Рассуждая об элите постсоветской, нельзя, конечно, не учитывать, что на протяжении многих десятилетий речевые стереотипы породившей ее советской элиты, во-первых, не были так уж единообразны, во-вторых, менялись. В гражданскую войну в красноармейском жаргоне (совсем не похожем на «окопные жаргоны» Первой мировой войны, описанные Доза, Сэнеаном и другими классиками прикладной социолингвистики) предпочтительной номинативной зоной были насилие и смерть, но больше всего синонимов было у «расстрелять»: ликвидировать, разменять, чекнуть, поставить к стенке, и особенно много сочетаний с отправить — на митинг, на почту, в конверт, в Харьков, в штаб Духонина (Карцевский, 17). Параллельно, как и во время Великой французской революции, широкое хождение имела лексика, которую Е. Д. Полианов называл «славянским языком революции» (Поливанов 1931, 168–172) — ее употребление было связано отчасти действительно с ориентацией на Великую революцию, а отчасти с семинарским образованием многих революционеров, у которых слова вроде «грядет» входили в обиходный лексикон (Селищев, 62–65). Эти революционные жаргоны, то есть армейский и семинарский, успешно совмещались, но по-настоявшему повсеместно царил, конечно, жаргон блатной. А так как при этом происходящая от усиленной централизации тенденция к единообразию, к подражанию «начальству» отмечалась уже в 1920-е годы (Селищев, 23–24), в еще более централизованном СССР было бы и вовсе невозможно пустить дело на самотек, обойдясь без «языковой политики» — «совокупности мер, разработанных для целенаправленного регулирующего воздействия на стихийный языковой процесс и осуществляемых обществом (государством)» (Никольский, 114).

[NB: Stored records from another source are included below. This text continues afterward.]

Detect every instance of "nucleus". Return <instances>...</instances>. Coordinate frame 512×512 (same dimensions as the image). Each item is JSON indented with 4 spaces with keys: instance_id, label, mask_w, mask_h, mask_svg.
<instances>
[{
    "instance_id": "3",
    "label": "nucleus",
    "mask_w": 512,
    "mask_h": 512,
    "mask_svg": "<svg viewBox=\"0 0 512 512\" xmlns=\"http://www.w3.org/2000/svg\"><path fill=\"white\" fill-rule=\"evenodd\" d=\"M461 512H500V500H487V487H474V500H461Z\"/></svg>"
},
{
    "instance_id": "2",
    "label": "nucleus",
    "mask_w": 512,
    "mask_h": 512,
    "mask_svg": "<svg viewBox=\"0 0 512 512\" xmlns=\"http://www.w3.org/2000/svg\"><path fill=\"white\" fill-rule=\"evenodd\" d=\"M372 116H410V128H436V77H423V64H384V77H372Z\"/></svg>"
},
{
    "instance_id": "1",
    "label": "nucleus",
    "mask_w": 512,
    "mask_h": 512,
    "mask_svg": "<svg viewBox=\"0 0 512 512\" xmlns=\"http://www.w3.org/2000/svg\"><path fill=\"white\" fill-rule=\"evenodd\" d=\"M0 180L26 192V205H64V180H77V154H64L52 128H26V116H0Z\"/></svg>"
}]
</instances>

Итак, уже в 1920-е годы началась борьба за «культуру речи», то есть в основном против жаргона, но — что в данном случае очень важно — только против блатного жаргона. Велась эта борьба преимущественно теми, кто одновременно (сотрудничая в газетах, выступая на митингах, читая лекции по линии всяких политпросветов) активно создавал советский новояз, включавший, помимо прочего, немало выражений, с пресловутой «культурой речи» явно не согласовавшихся, и примеров тому множество, начиная от полемических приемов Ленина с его «социал-предателями» и «ослиными ушами». Поэтому известная странность упомянутой борьбы порой привлекала внимание лингвистов (Селищев, 56–58, 83–84), но самое борьбу, разумеется, не останавливала. Главной мотивировкой внедрения «культуры речи» была не самоочевидная неуместность употребления в обществе некоторых слов и словосочетаний, а их «пережиточность», так как все, что казалось плохо, списывалось в так называемые пережитки прошлого, и тем самым теоретически словосочетания типа «ваше сиятельство» и словосочетания типа «мокрое дело» оказывались едва ли не в одном разряде.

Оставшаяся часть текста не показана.